ざらめと恋
「結局、好きかどうかよ」
私が尊敬する女性は、こう言い放った。
この人の口からそんな言葉が飛び出してくるなんて意外だったので、
私は驚いていた。
そんな私をよそに、彼女はにっこり笑っていた。
彼女はいくつもの事業を手掛け、今尚、社長としてバリバリ働く70代。
財も名誉も自らの手で掴んだ女性は、恋愛ばなしだのなんだのという事には興味がない、なんてイメージが私にはあった。
お茶の時間をご一緒にと席につき、互いに好きな菓子・ざらめ煎餅をガリバリ噛み砕きながの雑談。
内容は、人間関係のはなしから恋愛ばなしへと変わる。
ご主人との馴れ初めを尋ねると、そんな大したことじゃないけど、と言いながら教えてくれた。
「決め手は両親がこの結婚に賛成だったこと」そう彼女は言う。
女性は結婚して子供を産み育てるというのが当たり前だった時代があったのだから、それはその通りなのだろう。
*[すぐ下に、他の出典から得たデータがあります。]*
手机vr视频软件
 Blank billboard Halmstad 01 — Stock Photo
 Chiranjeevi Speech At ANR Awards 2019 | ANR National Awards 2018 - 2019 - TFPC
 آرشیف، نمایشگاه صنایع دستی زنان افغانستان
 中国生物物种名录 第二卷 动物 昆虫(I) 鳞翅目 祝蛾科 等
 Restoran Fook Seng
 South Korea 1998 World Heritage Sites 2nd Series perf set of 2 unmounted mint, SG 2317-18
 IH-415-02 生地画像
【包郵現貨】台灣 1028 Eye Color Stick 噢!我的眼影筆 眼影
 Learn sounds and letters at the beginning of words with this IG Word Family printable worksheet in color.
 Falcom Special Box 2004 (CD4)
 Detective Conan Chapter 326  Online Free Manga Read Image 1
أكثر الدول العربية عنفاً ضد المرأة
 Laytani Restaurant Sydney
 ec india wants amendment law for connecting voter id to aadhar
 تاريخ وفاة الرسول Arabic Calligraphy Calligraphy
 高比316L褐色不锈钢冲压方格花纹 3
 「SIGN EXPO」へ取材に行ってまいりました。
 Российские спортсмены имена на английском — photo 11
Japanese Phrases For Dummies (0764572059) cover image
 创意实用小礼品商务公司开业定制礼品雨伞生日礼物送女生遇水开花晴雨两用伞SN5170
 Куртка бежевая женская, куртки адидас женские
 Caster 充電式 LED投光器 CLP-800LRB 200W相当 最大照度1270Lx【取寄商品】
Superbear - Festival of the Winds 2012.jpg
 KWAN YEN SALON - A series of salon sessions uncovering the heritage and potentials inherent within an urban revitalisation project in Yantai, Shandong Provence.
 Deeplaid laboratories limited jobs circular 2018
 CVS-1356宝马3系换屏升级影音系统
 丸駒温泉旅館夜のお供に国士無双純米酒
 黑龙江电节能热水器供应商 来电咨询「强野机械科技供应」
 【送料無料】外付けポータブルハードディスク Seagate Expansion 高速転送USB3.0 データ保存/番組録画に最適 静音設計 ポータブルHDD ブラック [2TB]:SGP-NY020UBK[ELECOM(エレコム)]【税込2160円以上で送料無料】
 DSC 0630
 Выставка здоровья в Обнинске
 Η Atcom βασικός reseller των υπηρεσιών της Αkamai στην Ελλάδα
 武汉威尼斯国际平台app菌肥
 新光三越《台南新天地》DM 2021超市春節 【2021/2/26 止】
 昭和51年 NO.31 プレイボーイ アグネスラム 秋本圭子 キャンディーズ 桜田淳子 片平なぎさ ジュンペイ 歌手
でも、次の瞬間、彼女は(このパン屋は塩パンがおいしいのよ)とでもいうような軽さで、
「結局、好きかどうかよ」
と言い、この話を締めくくった。
この直後に見せた彼女のおどけた表情を見て、すこし恥ずかしがっていたことに私は気づいた。
2枚目のざらめ煎餅の勢いの良い噛みっぷりは、彼女の精一杯の取り繕いだ。
私も、それ以上突っ込んで話を聞くことはなかったが、とてもご主人のことが好きなんだなぁと思った。
素敵な夫婦であることを知り、ざらめがより甘く感じたのだった。